Prices of rolled steel have climbed to a record high of VND15-17 million (US$937-1,062) per ton at shops for more than a month while output prices are much lower at steel companies.
|Steel prices have soared abnormally at shoprs for more than a month|
The sky-high prices have surprised steel industry authorities. Vietnam Steel Association Chairman Pham Chi Cuong said shops have reduced volume and asked higher prices for fatter profits.
He called the prices being asked “virtual prices” because, even if adding 5 percent for VAT, steel should still be less than VND12 million (US$750) a ton. Thep Viet’s rolled steel, the most expensive on the market, is sold at only VND11,600 (US$0.725) per kilogram, while bar steel remains unchanged at VND11,270-11,280 (US$0.704-0.705) per kilogram.
“Therefore, I can say the VND15 million per ton price level is unacceptable and I’m sure there is no speculation about that at this moment because supply is now exceeding demand,” Mr. Cuong said.
Total industry capacity is some 6.5 million tons while consumption is only 4 million. With the average mill having a capacity of some 400-500 tons per day, some having 1,000-ton capacities, local demand should be satisfied.
He said local factories are expected to churn out 4.2–4.3 million tons of rolled and bar steel by the year-end, while 2 million tons of steel ingots must be imported, 50 percent of domestic ingot needs. The country can thus produce 50 percent of total ingot needed for local production.
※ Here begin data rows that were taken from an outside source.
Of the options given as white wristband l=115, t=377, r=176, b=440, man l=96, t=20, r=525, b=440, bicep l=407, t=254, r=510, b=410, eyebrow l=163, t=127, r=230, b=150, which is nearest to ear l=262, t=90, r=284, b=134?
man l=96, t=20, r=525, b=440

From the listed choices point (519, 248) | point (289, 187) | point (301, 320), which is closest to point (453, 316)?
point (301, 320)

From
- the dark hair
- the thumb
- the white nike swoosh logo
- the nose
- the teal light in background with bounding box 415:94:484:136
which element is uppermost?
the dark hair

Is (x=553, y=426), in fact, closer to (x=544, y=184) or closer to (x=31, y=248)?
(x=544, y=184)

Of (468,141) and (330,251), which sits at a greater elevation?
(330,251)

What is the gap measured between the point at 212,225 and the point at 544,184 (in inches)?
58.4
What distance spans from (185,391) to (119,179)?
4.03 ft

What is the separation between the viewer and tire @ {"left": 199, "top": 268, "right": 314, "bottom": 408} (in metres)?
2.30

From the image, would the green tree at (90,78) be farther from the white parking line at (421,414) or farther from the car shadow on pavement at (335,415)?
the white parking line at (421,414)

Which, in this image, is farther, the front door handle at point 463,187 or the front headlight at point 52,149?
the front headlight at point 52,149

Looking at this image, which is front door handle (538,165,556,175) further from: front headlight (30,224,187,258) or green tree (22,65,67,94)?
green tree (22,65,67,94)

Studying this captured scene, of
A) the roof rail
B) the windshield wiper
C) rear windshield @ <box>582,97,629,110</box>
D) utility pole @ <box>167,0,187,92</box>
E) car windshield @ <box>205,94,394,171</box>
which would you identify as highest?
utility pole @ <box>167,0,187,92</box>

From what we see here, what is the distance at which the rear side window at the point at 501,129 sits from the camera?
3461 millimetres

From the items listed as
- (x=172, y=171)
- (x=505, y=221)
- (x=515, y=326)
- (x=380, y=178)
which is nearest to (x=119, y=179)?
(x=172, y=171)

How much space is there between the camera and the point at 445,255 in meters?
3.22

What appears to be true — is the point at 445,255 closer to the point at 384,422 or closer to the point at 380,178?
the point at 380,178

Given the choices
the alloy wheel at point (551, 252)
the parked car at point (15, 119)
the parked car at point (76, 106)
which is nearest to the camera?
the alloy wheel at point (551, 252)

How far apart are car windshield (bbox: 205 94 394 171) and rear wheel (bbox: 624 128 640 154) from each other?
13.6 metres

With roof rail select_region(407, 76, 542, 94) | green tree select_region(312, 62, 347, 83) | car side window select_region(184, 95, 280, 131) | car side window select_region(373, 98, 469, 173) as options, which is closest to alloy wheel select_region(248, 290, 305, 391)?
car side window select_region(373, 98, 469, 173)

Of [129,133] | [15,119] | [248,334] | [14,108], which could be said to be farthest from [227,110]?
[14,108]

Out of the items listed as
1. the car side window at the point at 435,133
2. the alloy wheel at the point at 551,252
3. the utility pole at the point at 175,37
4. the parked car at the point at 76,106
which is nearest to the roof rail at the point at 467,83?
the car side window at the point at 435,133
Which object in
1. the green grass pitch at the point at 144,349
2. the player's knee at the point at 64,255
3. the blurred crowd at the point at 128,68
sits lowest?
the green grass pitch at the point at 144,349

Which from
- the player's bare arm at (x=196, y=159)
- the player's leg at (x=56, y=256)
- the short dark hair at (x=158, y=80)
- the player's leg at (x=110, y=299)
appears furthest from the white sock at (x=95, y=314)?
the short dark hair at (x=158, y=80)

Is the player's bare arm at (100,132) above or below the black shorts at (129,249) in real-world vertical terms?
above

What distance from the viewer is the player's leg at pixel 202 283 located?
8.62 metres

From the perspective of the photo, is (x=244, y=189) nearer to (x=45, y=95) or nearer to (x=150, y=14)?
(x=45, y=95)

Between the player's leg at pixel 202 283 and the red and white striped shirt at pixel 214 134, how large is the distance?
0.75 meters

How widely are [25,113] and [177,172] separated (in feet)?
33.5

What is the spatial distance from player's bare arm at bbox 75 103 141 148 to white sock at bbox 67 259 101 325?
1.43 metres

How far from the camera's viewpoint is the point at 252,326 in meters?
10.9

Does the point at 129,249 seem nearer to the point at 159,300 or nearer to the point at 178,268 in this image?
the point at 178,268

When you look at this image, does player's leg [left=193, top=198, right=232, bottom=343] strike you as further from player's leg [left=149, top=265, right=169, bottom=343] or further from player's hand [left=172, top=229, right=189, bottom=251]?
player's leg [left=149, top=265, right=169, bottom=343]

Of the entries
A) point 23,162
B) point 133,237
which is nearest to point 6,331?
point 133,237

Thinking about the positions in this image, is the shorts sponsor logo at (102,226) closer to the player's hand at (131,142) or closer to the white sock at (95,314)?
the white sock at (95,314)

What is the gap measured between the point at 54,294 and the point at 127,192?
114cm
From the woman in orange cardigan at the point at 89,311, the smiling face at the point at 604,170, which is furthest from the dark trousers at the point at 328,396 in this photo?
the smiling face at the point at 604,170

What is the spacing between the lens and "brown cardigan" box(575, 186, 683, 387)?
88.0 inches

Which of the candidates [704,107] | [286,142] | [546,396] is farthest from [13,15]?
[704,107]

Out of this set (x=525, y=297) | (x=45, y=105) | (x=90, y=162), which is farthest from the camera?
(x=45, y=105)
Therefore, it is somehow concluded, a shortage of steel must not occur before year-end.
Mr. Cuong said steel producers cannot raise their selling prices unexpectedly and unreasonably because there is a monitoring network which also supervises them. But retail and steel working shops can raise indeed ask for whatever price the market will bear to maximize profits: Econ-101 déjà vu.
Authorities should soon track down the real causes of steel price hikes and take appropriate measures to control them and protect consumers, some might say.